Saved entries
'''

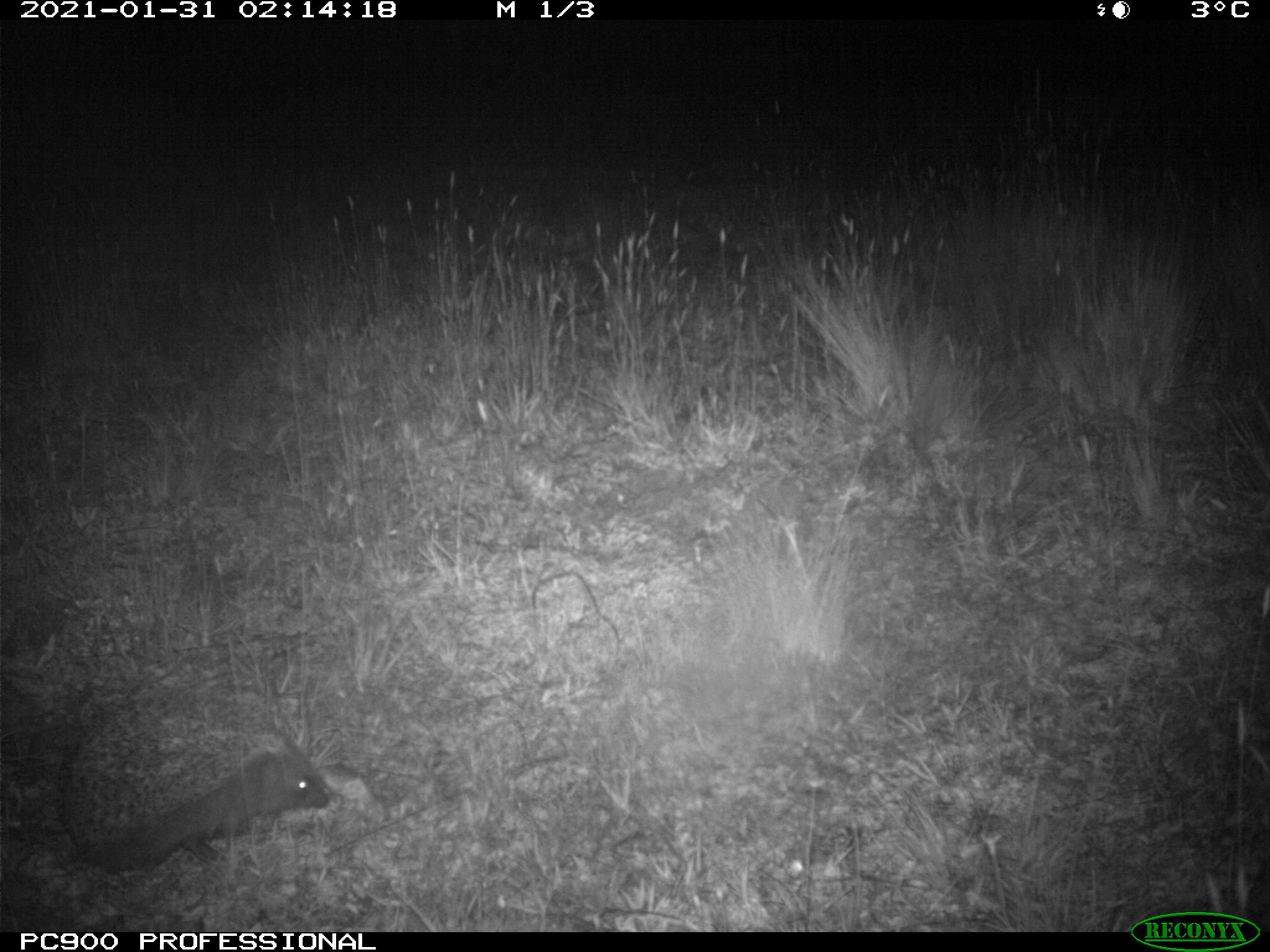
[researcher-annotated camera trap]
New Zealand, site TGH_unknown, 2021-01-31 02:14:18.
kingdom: Animalia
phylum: Chordata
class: Mammalia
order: Eulipotyphla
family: Erinaceidae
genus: Erinaceus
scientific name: Erinaceus europaeus europaeus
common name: european hedgehog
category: hedgehog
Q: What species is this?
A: Hedgehog (european hedgehog) (Erinaceus europaeus europaeus).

'''

Without the pictures, copy out each entry exactly as it stands.

[researcher-annotated camera trap]
New Zealand, site TGH_unknown, 2021-01-31 02:14:18.
kingdom: Animalia
phylum: Chordata
class: Mammalia
order: Eulipotyphla
family: Erinaceidae
genus: Erinaceus
scientific name: Erinaceus europaeus europaeus
common name: european hedgehog
category: hedgehog
Q: What species is this?
A: Hedgehog (european hedgehog) (Erinaceus europaeus europaeus).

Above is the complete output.